I am building a site with a lot of feeds that will be updated every few hours. Using the cron job this would mean that all feeds will be updated in one batch when running the cron possibly leading to a spike in server load.
Is it possible to have cron run every 15 minutes and update only part of the feeds. For example, i have 100 feeds that update every 2 hours. COuld I make some kind of adjustment to have cron update 1/8 of the 100 feeds every 15 minutes.
Whether this is necessary also depends on the process that feedapi and cron currently use. Does it split the load already by working with batches to decrease server load or does it update all feeds in one batch leaving the server in distress when some kind of server limit is hit?
How do you guys handle server load if your drupal installation handles many feeds in a cron job?
Comments
Comment #1
zarkinfrood commentedIt seems in the settings the only option is to adjust how much of the cron job is dedicated to updating feedapi settings.
We have 40 feeds and backed down the FeedAPI cron to 25% and now run the cron more frequently, about every 15 minutes. This seems to optimize the overall performance without affecting other usability.
However, it does seem there is an issue with some of our feeds, not sure if it is related to these settings. Empty nodes are created and tends to cause these feeds to hang up and need to be completely reset to accept any new information.
Comment #2
alex_b commentedFeedAPI updates as many feeds as possible in the given time (% setting on admin/settings/feedapi). It does not update a feed more often than once in 30 minutes.
You can run cron even more often than once in 15 minutes. We built systems with more than 2000 news feeds for managingnews.com . We moved search to an external indexer (Apache Solr) and wrote a simple shell script that hits cron.php as often as possible. When there is nothing new to aggregate, cron.php returns fairly quickly.
At these heights, aggregation becomes computationally expensive. We noticed bottlenecks when writing to the database. Up to a certain point you can throw hardware at the problem, beyond that, you should probably think of an aggregation architecture outside of Drupal.
It might be worth checking out FeedAPI Flat&Fast https://svn3.cvsdude.com/vvc/devseed/sandbox/alex/feedapi_fast/ - a single record per feed item implementation of a FeedAPI processor. We're not using it yet in production, but it should work fine.
Comment #3
malukalu commented"It might be worth checking out FeedAPI Flat&Fast https://svn3.cvsdude.com/vvc/devseed/sandbox/alex/feedapi_fast/ - a single record per feed item implementation of a FeedAPI processor. We're not using it yet in production, but it should work fine."
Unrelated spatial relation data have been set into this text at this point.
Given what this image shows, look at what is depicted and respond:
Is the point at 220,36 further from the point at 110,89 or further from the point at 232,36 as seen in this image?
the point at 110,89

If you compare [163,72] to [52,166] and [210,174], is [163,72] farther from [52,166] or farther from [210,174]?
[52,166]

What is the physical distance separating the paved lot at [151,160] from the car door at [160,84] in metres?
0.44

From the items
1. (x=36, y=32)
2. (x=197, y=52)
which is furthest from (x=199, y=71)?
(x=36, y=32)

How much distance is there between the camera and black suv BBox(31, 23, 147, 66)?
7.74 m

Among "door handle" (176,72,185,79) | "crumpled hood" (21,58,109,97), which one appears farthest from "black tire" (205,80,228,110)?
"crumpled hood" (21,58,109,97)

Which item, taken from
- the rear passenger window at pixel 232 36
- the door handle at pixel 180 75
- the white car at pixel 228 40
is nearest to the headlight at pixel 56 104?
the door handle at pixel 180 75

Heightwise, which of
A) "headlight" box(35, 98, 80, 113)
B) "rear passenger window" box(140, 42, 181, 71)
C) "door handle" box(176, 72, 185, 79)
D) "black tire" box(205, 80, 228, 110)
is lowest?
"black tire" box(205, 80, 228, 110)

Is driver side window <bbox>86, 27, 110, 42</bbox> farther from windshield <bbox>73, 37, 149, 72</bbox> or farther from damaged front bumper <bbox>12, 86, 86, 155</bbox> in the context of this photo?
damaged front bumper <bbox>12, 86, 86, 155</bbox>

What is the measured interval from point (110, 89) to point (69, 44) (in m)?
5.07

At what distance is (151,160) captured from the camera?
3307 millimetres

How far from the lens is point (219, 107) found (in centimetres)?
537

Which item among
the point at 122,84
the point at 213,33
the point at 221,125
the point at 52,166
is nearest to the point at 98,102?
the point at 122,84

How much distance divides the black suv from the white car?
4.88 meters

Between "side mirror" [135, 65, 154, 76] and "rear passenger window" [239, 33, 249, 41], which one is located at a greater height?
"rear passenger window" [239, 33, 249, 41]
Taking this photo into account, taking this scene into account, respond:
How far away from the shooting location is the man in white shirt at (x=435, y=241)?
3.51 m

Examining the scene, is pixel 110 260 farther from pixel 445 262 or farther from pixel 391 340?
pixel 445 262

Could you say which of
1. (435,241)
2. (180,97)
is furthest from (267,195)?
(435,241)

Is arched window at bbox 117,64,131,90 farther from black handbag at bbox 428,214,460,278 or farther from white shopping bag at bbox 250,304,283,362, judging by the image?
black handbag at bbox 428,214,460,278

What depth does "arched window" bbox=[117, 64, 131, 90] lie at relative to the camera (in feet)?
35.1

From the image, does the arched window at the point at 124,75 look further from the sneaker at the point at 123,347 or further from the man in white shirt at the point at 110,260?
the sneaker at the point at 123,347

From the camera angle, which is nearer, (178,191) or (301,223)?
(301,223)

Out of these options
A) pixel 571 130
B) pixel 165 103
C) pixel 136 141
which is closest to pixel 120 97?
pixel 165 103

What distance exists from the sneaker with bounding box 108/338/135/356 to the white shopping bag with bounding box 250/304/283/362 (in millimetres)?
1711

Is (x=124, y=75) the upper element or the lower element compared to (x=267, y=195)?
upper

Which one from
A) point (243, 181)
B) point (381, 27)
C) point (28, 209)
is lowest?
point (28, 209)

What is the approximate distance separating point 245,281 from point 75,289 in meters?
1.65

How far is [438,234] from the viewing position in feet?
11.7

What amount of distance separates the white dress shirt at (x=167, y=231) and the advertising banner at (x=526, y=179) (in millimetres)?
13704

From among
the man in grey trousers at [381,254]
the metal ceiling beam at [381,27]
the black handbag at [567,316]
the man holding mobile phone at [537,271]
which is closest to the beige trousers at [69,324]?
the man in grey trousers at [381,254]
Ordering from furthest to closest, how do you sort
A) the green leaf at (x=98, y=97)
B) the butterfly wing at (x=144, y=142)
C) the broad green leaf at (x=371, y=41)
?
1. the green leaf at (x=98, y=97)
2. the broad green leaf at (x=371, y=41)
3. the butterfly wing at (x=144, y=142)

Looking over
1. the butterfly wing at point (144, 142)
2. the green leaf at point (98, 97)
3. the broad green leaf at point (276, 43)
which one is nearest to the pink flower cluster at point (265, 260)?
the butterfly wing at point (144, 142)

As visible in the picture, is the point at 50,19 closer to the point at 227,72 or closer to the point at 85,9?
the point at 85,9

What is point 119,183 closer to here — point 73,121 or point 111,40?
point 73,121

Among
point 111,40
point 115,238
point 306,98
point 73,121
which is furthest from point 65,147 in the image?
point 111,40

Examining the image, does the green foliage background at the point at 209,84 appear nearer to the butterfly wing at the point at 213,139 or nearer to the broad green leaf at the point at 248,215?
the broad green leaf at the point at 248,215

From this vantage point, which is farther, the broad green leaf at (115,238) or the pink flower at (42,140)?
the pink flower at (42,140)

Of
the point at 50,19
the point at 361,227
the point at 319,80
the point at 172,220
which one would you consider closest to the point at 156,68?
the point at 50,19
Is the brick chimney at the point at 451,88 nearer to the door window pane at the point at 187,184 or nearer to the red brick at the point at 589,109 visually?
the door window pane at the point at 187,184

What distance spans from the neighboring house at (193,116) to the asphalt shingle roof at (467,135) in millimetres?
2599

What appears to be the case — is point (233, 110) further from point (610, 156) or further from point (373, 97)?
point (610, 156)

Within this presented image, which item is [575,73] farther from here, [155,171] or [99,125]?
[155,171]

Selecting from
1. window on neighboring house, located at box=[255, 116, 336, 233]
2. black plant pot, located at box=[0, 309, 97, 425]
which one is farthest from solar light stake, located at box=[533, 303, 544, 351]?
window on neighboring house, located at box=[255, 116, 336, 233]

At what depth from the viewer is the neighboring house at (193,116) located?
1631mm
Would LOVE to find out more about this. The link seems to be dead? Im trying to build a site aggregating 1000s of feeds and cant even get my site to complete a cron run with about 40 feeds. Im running cron every 30 mins on one of my sites and every hour on the other. I constantly get message in my logs about attempting to run cron while its already running, cron has been running for more than an hour, etc.
Would appreciate any help you could provide...
Comment #4
alex_b commentedSorry, we restructured our repository. Here you go: http://svn3.cvsdude.com/vvc/devseed/sandbox/drupal-6/feedapi_fast
If you're trying to aggregate many items, I really recommend using feedapi_fast instead of feedapi_node. We've done massive aggregation with http://www.managingnews.com . You'll find yourself quickly in a situation where you need serious server hardware. The bottleneck is going to be your DB server. Make sure you're working on a well tuned machine with lots of memory.
Comment #5
alex_b commentedClosing due to extended period of inactivity and no actionable items left. Also, this thread may be a duplicate of #370318: Keep exceeding cron time with FeedAPI
Comment #6
Plazmus commentedIf I would like to aggregate a big number of items from 2000+ feeds you suggest to use feedapi_fast which is no doubt faster, but what about all possibilities that nodes give us like: flagging, voting, commenting, using taxonomy ?
One of the solutions I think might be promoting fast items to nodes after meeting certain criteria or just manually selected items like "Aggregator item promotion" module does.
Also how can I display fast items? Should I use custom module as it's not exposed in views currently?
Having 2000+ feeds I think there should be also page that will allow to manage all of them, at the moment feedapi doesn't show which feeds are i.e. broken with statuses 404,500 etc or which feeds were not updated for a long time (probably feed was abandoned).
How do you cope with managing feeds on managingnews.com Alex, website looks absolutely brilliant and if it does what it says it's just amazing job?
Currently I have a test machine with 2800 feeds (I'm sure some of them are broken,but as there's no facility to check it I have no numbers) all items are saved as nodes I don't have a problem with memory as it consumes max 100MB per cron run, but it looks like it only updates 1500 feeds, so it doesn't go through all of them. I have a "Cron time for FeedAPI" set to 75% and I run cron every 4 minutes.
Comment #7
Plazmus commentedI understand that this is closed thread, but maybe someone can give me a feedback, please.